Luego está el turbio asunto de declararse. O sea, de exponerse al ridículo y al rechazo del objeto de nuestro (incipiente) amor. A que ella te diga que no, qué de qué vas, que lo siento pero te has equivocado conmigo, y a que tú, a todo esto, te quedes paralizado por el espanto y no seas capaz de decir ni mu. Miedo a meter la pata, a cagarla, a comportarte como un idiota o, peor, a que ella se de cuenta de que lo eres realmente. Un miedo que arrecia en oleadas como un frente tormentoso.

En esos casos el timing es importante. Conviene romper el hielo.

Preguntarle, por ejemplo, si le gustan las panteras rosas. Ya saben, esas cuya suave corteza rosacea (sospecho que de ahí viene el nombre) se quiebra con el primer mordisco dejándote sabrosos pedacitos de grasas hidrogenadas en las comisuras de los labios.

Mi madre decía que con ese color tenían que ser veneno puro. Pero me he comido muchas, así que mi madre se equivocaba.
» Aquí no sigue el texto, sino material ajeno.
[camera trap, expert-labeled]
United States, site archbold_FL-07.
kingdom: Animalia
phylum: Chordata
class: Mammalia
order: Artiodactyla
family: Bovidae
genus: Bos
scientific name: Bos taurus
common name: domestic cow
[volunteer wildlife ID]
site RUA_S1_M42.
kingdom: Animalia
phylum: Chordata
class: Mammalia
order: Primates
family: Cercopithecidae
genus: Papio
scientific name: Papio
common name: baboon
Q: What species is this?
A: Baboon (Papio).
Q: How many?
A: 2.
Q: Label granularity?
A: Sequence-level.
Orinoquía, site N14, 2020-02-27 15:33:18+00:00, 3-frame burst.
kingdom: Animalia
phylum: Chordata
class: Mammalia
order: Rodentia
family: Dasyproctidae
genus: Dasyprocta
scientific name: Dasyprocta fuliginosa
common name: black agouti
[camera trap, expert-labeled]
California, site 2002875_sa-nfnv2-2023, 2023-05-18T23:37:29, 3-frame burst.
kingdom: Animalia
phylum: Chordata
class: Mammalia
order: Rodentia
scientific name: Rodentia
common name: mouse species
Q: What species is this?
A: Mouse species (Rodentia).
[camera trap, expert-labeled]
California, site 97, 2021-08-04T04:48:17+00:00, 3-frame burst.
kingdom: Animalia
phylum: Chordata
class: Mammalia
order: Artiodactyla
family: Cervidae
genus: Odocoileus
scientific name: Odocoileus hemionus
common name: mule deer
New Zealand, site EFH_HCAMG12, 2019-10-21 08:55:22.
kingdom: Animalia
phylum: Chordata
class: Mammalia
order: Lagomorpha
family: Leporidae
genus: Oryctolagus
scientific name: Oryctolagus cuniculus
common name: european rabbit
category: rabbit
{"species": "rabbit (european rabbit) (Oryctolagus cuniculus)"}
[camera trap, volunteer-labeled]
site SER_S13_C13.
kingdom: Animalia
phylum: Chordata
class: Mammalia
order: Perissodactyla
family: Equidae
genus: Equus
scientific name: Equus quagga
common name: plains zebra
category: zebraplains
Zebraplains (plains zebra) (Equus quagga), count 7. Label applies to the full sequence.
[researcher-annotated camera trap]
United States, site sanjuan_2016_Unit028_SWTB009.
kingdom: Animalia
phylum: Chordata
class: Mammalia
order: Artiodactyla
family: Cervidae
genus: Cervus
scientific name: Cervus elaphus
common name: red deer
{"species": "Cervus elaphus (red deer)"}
O eso, o que soy inmune.

Y si te dice que si que le gustan, enfatizar que a ti también. Y preguntarle, ya puestos, si también le gusta el chocolate blanco Milkibar. No el chocolate blanco en general: el milkibar, que sabe distinto. Mejor.

Si hay coincidencia en ese terreno ya está la mitad del camino hecho, porque a ninguna mujer en su sano juicio le gustan esas dos cosas, así que, si te ha dicho que sí, es que, simple y llanamente, ha empezado a mentirte porque le interesas y quiere empatizar contigo, aún a costa de pasar por una ferviente partidaria de la dieta hipocalórica y prediabética.

Y eso, no nos engañemos, es una noticia estupenda.

En cambio, si te dice que no, puede ser que simplemente no le gusten esas porquerías, así que tampoco hay que desesperarse (todavía). En cambio, si pone cara de asco y dice que acaba de recordar que tiene prisa porque tiene que ir a dar vuelta al colchón de su madre, sí que es una mala señal. Una señal fatal, para que nos vamos a engañar.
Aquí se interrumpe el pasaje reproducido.